-- TASK REQUIREMENTS --
Every entry must be duplicated precisely as written.

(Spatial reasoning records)
☆ ☆ ☆ ☆

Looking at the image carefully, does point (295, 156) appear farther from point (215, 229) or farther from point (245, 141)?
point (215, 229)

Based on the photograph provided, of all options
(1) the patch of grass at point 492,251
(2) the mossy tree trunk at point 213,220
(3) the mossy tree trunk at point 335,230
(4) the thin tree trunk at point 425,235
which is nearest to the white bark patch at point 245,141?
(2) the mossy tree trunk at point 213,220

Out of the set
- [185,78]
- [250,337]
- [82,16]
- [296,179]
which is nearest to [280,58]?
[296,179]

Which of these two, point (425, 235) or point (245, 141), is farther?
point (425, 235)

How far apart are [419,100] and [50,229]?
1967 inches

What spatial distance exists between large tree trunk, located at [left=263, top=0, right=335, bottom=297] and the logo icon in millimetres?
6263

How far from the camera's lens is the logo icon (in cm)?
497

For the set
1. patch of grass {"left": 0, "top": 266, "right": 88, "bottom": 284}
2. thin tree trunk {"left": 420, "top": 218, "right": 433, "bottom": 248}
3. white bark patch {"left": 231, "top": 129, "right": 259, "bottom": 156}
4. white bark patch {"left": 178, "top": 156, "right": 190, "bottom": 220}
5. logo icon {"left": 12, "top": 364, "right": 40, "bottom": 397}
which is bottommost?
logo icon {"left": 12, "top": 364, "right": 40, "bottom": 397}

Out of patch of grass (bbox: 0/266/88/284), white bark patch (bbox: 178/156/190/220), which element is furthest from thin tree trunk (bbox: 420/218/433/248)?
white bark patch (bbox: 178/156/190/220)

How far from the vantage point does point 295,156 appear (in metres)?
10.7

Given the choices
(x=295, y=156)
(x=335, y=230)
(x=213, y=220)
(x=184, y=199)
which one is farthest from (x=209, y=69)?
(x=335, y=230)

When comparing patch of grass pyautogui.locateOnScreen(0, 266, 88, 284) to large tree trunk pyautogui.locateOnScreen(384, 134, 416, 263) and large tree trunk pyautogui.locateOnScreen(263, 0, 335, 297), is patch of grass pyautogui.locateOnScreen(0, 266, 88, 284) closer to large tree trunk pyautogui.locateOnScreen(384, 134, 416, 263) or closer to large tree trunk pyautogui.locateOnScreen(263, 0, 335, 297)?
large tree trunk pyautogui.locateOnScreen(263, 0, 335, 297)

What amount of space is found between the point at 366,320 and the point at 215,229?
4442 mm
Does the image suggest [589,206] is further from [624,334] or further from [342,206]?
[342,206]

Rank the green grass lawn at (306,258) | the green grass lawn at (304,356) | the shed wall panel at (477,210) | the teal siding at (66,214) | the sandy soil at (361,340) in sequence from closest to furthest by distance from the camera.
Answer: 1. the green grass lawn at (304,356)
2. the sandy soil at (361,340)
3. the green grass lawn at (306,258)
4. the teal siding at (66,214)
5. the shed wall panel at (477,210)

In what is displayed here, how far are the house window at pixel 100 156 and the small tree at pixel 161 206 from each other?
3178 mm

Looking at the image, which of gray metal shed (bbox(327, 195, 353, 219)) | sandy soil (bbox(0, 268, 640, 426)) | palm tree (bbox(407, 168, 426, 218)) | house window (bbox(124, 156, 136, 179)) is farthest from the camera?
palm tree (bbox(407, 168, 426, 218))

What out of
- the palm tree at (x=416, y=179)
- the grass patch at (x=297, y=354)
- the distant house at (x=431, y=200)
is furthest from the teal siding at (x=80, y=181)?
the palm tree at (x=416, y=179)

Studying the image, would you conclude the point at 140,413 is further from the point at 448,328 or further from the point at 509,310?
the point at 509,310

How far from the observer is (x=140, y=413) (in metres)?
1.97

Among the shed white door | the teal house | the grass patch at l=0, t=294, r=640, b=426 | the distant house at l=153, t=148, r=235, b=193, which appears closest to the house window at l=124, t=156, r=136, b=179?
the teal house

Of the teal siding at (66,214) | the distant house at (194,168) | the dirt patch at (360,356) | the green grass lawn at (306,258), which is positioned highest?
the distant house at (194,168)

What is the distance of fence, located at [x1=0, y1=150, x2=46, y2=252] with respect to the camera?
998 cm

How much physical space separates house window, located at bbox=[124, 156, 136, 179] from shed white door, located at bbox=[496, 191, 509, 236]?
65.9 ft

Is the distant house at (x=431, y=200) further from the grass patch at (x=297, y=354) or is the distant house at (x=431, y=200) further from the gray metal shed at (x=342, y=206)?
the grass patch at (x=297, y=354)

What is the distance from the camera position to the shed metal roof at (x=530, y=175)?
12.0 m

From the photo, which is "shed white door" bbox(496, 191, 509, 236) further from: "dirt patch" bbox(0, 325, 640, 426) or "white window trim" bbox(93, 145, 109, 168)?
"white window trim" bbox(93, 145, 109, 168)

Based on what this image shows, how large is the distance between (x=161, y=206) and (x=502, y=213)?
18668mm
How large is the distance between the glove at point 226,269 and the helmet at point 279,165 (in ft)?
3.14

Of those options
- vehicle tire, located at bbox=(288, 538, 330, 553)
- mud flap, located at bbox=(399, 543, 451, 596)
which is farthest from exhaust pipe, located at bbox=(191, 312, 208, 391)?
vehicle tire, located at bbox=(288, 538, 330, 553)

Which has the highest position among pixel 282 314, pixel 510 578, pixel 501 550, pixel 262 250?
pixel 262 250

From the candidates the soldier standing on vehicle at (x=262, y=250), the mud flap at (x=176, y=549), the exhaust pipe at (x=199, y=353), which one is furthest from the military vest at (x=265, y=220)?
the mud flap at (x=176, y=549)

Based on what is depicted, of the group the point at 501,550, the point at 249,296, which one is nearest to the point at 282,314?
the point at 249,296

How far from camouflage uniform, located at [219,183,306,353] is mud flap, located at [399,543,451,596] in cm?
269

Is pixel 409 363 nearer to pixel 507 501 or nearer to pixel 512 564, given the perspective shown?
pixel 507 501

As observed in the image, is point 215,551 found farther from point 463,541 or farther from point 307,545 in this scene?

☆ ☆ ☆ ☆

-- ANSWER TO THIS PROBLEM --
Looking at the image carefully, does point (295, 156) appear farther from point (215, 229) or farther from point (245, 141)?
point (215, 229)

Based on the photograph provided, of all options
(1) the patch of grass at point 492,251
(2) the mossy tree trunk at point 213,220
(3) the mossy tree trunk at point 335,230
(4) the thin tree trunk at point 425,235
which is nearest to the white bark patch at point 245,141?
(2) the mossy tree trunk at point 213,220

Out of the set
- [185,78]
- [250,337]
- [82,16]
- [296,179]
which is nearest to [280,58]?
[296,179]

Which of these two, point (425, 235) or point (245, 141), is farther?
point (425, 235)

How far apart are [419,100] and [50,229]?
1967 inches

What spatial distance exists between large tree trunk, located at [left=263, top=0, right=335, bottom=297] and the logo icon in millimetres?
6263

How far from the camera's lens is the logo icon (in cm)?
497

For the set
1. patch of grass {"left": 0, "top": 266, "right": 88, "bottom": 284}
2. thin tree trunk {"left": 420, "top": 218, "right": 433, "bottom": 248}
3. white bark patch {"left": 231, "top": 129, "right": 259, "bottom": 156}
4. white bark patch {"left": 178, "top": 156, "right": 190, "bottom": 220}
5. logo icon {"left": 12, "top": 364, "right": 40, "bottom": 397}
which is bottommost?
logo icon {"left": 12, "top": 364, "right": 40, "bottom": 397}

Out of patch of grass (bbox: 0/266/88/284), white bark patch (bbox: 178/156/190/220), which element is furthest from thin tree trunk (bbox: 420/218/433/248)?
white bark patch (bbox: 178/156/190/220)

How far from the vantage point does point 295,156 appear (in metres)?
10.7

Given the choices
(x=295, y=156)
(x=335, y=230)
(x=213, y=220)
(x=184, y=199)
which one is farthest from (x=209, y=69)?
(x=335, y=230)

When comparing patch of grass pyautogui.locateOnScreen(0, 266, 88, 284) to large tree trunk pyautogui.locateOnScreen(384, 134, 416, 263) and large tree trunk pyautogui.locateOnScreen(263, 0, 335, 297), is patch of grass pyautogui.locateOnScreen(0, 266, 88, 284) closer to large tree trunk pyautogui.locateOnScreen(384, 134, 416, 263) or closer to large tree trunk pyautogui.locateOnScreen(263, 0, 335, 297)?
large tree trunk pyautogui.locateOnScreen(263, 0, 335, 297)

What amount of space is found between the point at 366,320 and the point at 215,229?
4442 mm
Does the image suggest [589,206] is further from [624,334] or further from [342,206]?
[342,206]

Rank the green grass lawn at (306,258) | the green grass lawn at (304,356) | the shed wall panel at (477,210) | the teal siding at (66,214) | the sandy soil at (361,340) in sequence from closest to furthest by distance from the camera.
Answer: 1. the green grass lawn at (304,356)
2. the sandy soil at (361,340)
3. the green grass lawn at (306,258)
4. the teal siding at (66,214)
5. the shed wall panel at (477,210)

In what is displayed here, how far are the house window at pixel 100 156 and the small tree at pixel 161 206 from each other?
3178 mm

Looking at the image, which of gray metal shed (bbox(327, 195, 353, 219)) | sandy soil (bbox(0, 268, 640, 426)) | palm tree (bbox(407, 168, 426, 218)) | house window (bbox(124, 156, 136, 179)) is farthest from the camera?
palm tree (bbox(407, 168, 426, 218))

What out of
- the palm tree at (x=416, y=179)
- the grass patch at (x=297, y=354)
- the distant house at (x=431, y=200)
is furthest from the teal siding at (x=80, y=181)?
the palm tree at (x=416, y=179)

Studying the image, would you conclude the point at 140,413 is further from the point at 448,328 or further from the point at 509,310?
the point at 509,310

How far from the observer is (x=140, y=413) (in metres)?
1.97

Among the shed white door | the teal house | the grass patch at l=0, t=294, r=640, b=426 | the distant house at l=153, t=148, r=235, b=193, which appears closest to the house window at l=124, t=156, r=136, b=179?
the teal house

Of the teal siding at (66,214) | the distant house at (194,168) | the dirt patch at (360,356) | the green grass lawn at (306,258), which is positioned highest?
the distant house at (194,168)

What is the distance of fence, located at [x1=0, y1=150, x2=46, y2=252] with respect to the camera?
998 cm

How much physical space separates house window, located at bbox=[124, 156, 136, 179] from shed white door, located at bbox=[496, 191, 509, 236]?
65.9 ft

Is the distant house at (x=431, y=200) further from the grass patch at (x=297, y=354) or is the distant house at (x=431, y=200) further from the gray metal shed at (x=342, y=206)?
the grass patch at (x=297, y=354)

What is the distance from the camera position to the shed metal roof at (x=530, y=175)?
12.0 m

From the photo, which is "shed white door" bbox(496, 191, 509, 236) further from: "dirt patch" bbox(0, 325, 640, 426) or "white window trim" bbox(93, 145, 109, 168)?
"white window trim" bbox(93, 145, 109, 168)

Based on what this image shows, how large is the distance between (x=161, y=206) and (x=502, y=213)?
18668mm
How large is the distance between the glove at point 226,269 and the helmet at point 279,165 (in ft)?
3.14

Of those options
- vehicle tire, located at bbox=(288, 538, 330, 553)
- mud flap, located at bbox=(399, 543, 451, 596)
which is farthest from exhaust pipe, located at bbox=(191, 312, 208, 391)?
vehicle tire, located at bbox=(288, 538, 330, 553)

Which has the highest position among pixel 282 314, pixel 510 578, pixel 501 550, pixel 262 250?
pixel 262 250

From the candidates the soldier standing on vehicle at (x=262, y=250), the mud flap at (x=176, y=549), the exhaust pipe at (x=199, y=353), which one is furthest from the military vest at (x=265, y=220)?
the mud flap at (x=176, y=549)

Based on what is depicted, of the group the point at 501,550, the point at 249,296, which one is nearest to the point at 282,314?
the point at 249,296

How far from camouflage uniform, located at [219,183,306,353] is mud flap, located at [399,543,451,596] in cm?
269

Is pixel 409 363 nearer to pixel 507 501 or nearer to pixel 512 564, given the perspective shown?
pixel 507 501

As observed in the image, is point 215,551 found farther from point 463,541 or farther from point 307,545 in this scene?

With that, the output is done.